Mientras conversábamos sobre los baños traté de ordenar una rima de revistas polvorientas que a todas luces nadie había leído en décadas. Pero de improviso y de una esquina del dormitorio, como si me llegaran ecos de un país lejano, me ordenó afligida, deja mis cosa ahí, no revises nada, no muevas nada, no cambies nada. Me levanté titubeado, -sin moverle nada, por supuesto- pero recordando, repasando todos esos años que vivimos juntos, cuando de sorpresa vi sobre su velador las cartas que le escribí cuando nos fuimos becados a Rumania, por ahí en el año 86-87. Las tenía delicadamente abiertas como recién llegadas por correo, con esos sobres y papeles crujientes y translucidos de bordes tricolores. Las había releído y vuelto a releer y vuelta a sorprenderse con las noticias de mi juventud como si las cartas le hubiesen llegado una semana atrás. Tampoco se las cambié de lugar, no se las toqué, pero noté con pena que esa realidad, la de mi madre, y esa percepción tan vívida de su entorno cercano y su cobijo, la hacen sentirse segura; ese es su espacio, es lo conocido, ese es su hábitat. Noté que sus recuerdos le permiten afirmarse en ellos como muletas, como “burritos”, para seguir, para continuar hacia adelante con su vida.
Mientras te escribo este correo me avisan que murió su perro, el Chopo, esta mañana a las 3:30 AM. Lo enterraron a las 7:30 en el jardín; creo que será un golpe fuerte para ella; fueron 16 años de un fiel compañero que la escuchaba y no la contradecía, no la contrariaba. Mi padre me confiesa que ese estado de máxima dependencia en que se encuentra ahora, lo obliga a estar anclado en la casa y sin poder moverse.
Salgo de su cuarto mientras la escucho todavía lejana, todavía distante; y que no le toque las cartas, me recuerda, deja mis cosas ahí, me pide, no revises nada, no muevas nada, no cambies nada…..
Me quedé levitando afuera de su cuarto y esperando algo (¿a alguien?), sin moverme; esta vez era yo el que no movía nada. Toda la casa y los pasillos estaban en silencio y creo que llegué a palpar el aroma de las alcayotas. ¿Qué edad tendría en ese entonces? ¿Qué edad habré tenido? Corría el año 66 o 67 cuando llegamos a este sitio que nos parecía tan lejano, húmedo y desconocido, con olor a pinos y a ese barro hediondo que rodea a las alcayotas. Llegamos en un auto de color granate y con olor a tapiz nuevo. Y con mis 10 años me preguntaba si mi padre sabía lo que estaba haciendo. Y ahora, frente al implacable paso de los años, puedo decir que sí, me he dado cuenta que invariablemente supo lo que estaba haciendo; y nos hizo partícipe de sus sueños y también de sus locuras, esas que se han quedado conmigo para siempre. Son recuerdos que como el burrito de mi madre, todavía me acompañan y ayudan a moverme en esta vida.

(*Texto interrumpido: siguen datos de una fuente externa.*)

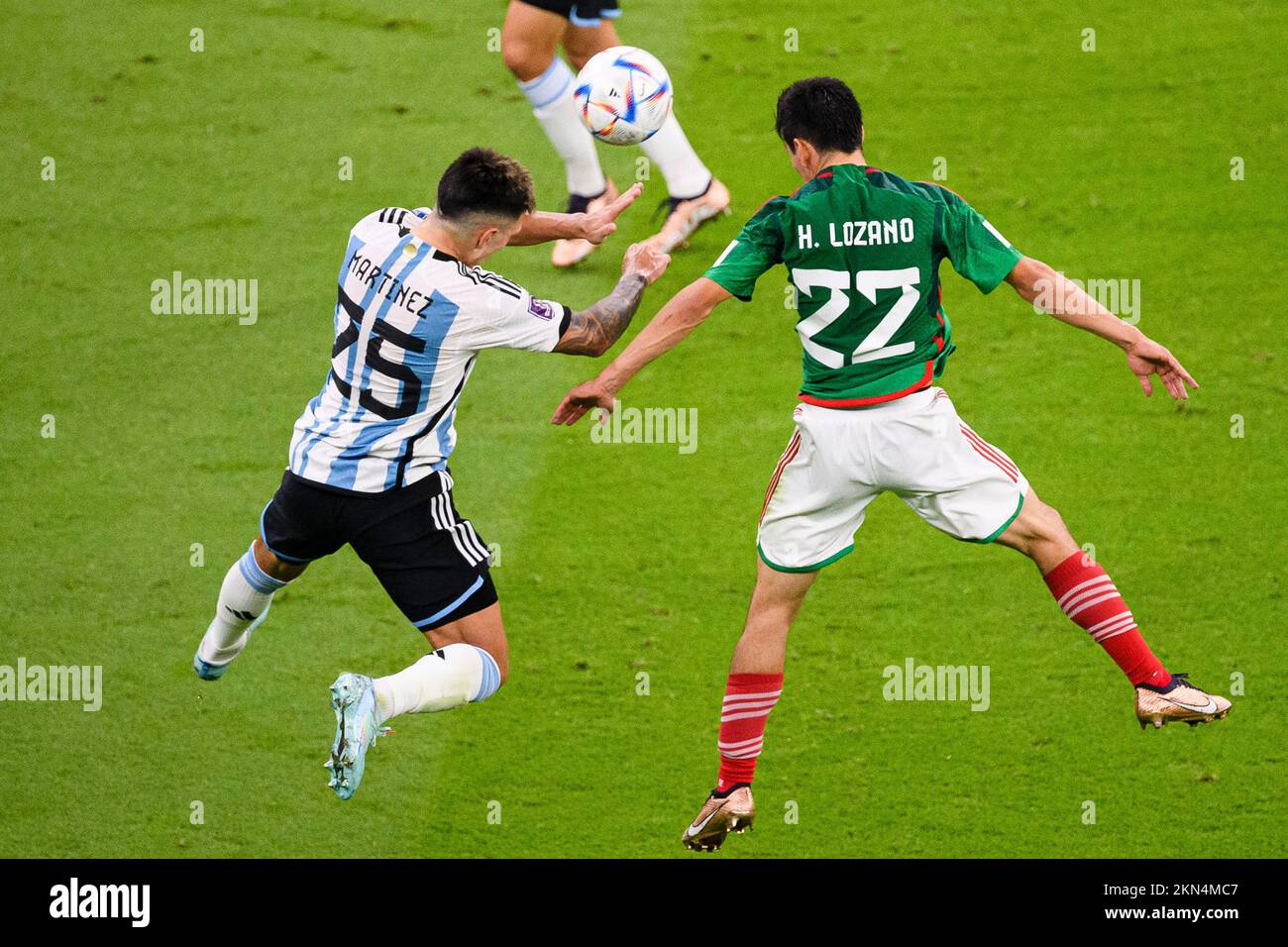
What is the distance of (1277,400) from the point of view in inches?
279

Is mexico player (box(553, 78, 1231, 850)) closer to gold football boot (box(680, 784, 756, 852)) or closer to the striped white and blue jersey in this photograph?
gold football boot (box(680, 784, 756, 852))

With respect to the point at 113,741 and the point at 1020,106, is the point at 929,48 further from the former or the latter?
the point at 113,741

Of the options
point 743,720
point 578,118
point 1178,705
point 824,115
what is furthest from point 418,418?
point 578,118

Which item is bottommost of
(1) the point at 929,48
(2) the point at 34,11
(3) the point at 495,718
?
(3) the point at 495,718

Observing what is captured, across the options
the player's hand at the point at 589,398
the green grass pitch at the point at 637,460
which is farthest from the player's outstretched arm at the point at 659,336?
the green grass pitch at the point at 637,460

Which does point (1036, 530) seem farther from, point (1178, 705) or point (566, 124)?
point (566, 124)

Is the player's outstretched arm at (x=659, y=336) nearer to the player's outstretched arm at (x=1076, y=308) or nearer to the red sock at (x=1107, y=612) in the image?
the player's outstretched arm at (x=1076, y=308)

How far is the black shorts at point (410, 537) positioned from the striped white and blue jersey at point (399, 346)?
0.17ft

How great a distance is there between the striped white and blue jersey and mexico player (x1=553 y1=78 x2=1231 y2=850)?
0.35m

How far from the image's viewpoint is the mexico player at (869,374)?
15.0 ft

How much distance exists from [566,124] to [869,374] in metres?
3.64

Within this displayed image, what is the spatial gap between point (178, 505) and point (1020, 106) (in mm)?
5369

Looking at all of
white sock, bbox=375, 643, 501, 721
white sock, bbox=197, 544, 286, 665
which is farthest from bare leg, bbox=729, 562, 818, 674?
white sock, bbox=197, 544, 286, 665

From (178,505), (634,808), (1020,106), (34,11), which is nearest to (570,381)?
(178,505)
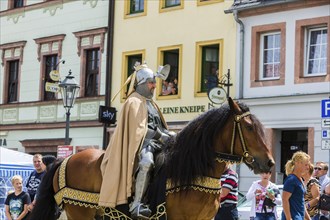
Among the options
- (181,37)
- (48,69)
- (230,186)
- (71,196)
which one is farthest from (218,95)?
(71,196)

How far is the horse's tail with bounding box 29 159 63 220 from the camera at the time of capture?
411 inches

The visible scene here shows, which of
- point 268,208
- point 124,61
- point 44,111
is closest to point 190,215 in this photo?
point 268,208

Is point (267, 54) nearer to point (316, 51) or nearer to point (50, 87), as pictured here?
point (316, 51)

Y mi amigo termina el texto con evocaciones que parecen oraciones, lágrimas, o simplemente eso: recuerdos de familia…… pero ya sin los secretos:
-¿Te acuerdas de la alfombra roja, en tu casa de Avenida Suecia?

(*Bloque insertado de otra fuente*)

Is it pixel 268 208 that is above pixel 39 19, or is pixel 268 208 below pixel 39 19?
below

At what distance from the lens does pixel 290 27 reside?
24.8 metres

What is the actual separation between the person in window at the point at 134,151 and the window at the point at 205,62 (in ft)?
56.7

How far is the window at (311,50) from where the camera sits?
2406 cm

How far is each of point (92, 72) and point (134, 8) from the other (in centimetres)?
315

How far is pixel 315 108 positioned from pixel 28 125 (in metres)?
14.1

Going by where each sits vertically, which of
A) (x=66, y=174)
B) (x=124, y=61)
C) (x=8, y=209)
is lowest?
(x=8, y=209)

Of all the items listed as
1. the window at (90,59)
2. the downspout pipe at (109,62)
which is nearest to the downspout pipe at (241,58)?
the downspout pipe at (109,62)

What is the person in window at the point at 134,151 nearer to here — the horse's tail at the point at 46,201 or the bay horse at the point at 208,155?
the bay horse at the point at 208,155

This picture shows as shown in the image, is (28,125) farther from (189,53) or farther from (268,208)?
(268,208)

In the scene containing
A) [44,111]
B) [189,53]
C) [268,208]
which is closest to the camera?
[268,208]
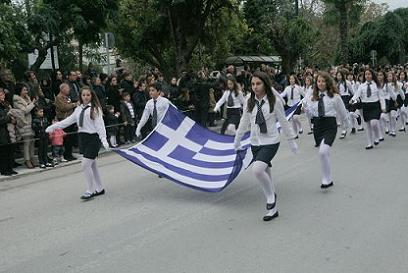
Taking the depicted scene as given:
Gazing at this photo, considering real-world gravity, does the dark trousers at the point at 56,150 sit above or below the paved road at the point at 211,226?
above

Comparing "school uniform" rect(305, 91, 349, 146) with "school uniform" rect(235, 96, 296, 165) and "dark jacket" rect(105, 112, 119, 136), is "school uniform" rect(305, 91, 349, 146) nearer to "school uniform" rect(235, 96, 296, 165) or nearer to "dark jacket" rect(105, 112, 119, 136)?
"school uniform" rect(235, 96, 296, 165)

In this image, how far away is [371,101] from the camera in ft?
44.5

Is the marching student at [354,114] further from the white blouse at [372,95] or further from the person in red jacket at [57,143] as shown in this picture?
the person in red jacket at [57,143]

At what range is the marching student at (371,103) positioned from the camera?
13477mm

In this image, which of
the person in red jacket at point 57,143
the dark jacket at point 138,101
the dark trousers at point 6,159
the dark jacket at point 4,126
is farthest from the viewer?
the dark jacket at point 138,101

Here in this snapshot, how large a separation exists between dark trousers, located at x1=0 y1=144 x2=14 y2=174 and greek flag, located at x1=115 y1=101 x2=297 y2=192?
3560 mm

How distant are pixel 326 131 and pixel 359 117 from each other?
8037 millimetres

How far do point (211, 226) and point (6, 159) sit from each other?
20.8 feet

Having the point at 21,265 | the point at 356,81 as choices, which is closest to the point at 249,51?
the point at 356,81

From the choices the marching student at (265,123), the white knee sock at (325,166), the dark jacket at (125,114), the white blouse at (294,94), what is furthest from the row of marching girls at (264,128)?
the white blouse at (294,94)

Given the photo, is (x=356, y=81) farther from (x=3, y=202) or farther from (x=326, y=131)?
(x=3, y=202)

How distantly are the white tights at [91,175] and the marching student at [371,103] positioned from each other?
6873 millimetres

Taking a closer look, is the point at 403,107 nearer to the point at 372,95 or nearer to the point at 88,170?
the point at 372,95

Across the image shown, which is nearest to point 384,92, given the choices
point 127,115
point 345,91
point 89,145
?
point 345,91
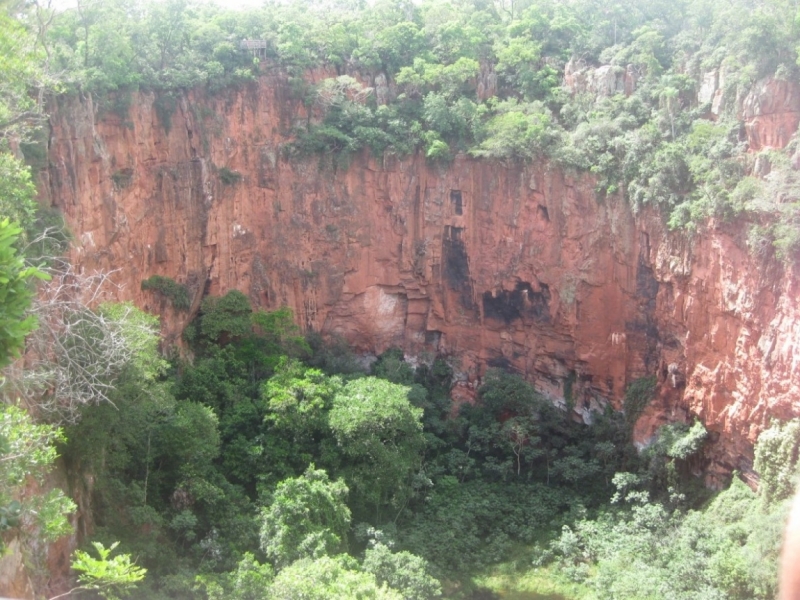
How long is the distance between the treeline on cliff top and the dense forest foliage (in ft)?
0.20

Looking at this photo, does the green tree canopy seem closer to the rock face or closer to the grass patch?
the grass patch

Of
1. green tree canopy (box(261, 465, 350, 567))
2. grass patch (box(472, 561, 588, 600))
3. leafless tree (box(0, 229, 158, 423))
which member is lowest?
grass patch (box(472, 561, 588, 600))

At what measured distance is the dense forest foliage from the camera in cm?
1033

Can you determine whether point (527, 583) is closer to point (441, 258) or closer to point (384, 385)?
point (384, 385)

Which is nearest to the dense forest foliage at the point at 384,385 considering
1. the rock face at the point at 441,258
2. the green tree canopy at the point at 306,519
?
the green tree canopy at the point at 306,519

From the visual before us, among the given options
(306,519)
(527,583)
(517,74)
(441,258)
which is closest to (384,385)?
(306,519)

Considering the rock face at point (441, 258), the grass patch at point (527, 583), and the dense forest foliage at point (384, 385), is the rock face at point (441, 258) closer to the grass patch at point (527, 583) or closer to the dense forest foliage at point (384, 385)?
the dense forest foliage at point (384, 385)

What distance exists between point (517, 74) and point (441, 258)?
508 centimetres

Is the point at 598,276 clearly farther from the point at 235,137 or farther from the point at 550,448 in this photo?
the point at 235,137

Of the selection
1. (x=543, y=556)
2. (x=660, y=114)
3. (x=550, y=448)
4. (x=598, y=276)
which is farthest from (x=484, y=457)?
(x=660, y=114)

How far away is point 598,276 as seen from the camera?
18.0 m

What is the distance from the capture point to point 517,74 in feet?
65.8

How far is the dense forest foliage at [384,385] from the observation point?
33.9 ft

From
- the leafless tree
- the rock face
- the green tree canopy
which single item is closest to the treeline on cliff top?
the rock face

-¿Lo potente del sol que se acrecentaba y crecía por las rendijas de los postigos a medida que avanzaba el día, en tu casa de Avenida Suecia?
-¿La crujidera de las maderas del pasillo, en el segundo piso, en tu casa de Avenida Suecia?
-¿El olor del baño de la Guillermina, la empleada, siempre con filtraciones y humedad, en tu casa de Avenida Suecia?
-¿El portazo que daba tu padre al llegar o al irse al hospital, en tu casa de Avenida Suecia?
-¿Esa bodeguita/bar, bajo la escalera, llena de arañas y polvo y más arañas, en tu casa de Avenida Suecia?
Sí, me acuerdo; me acuerdo de todo eso y mucho más.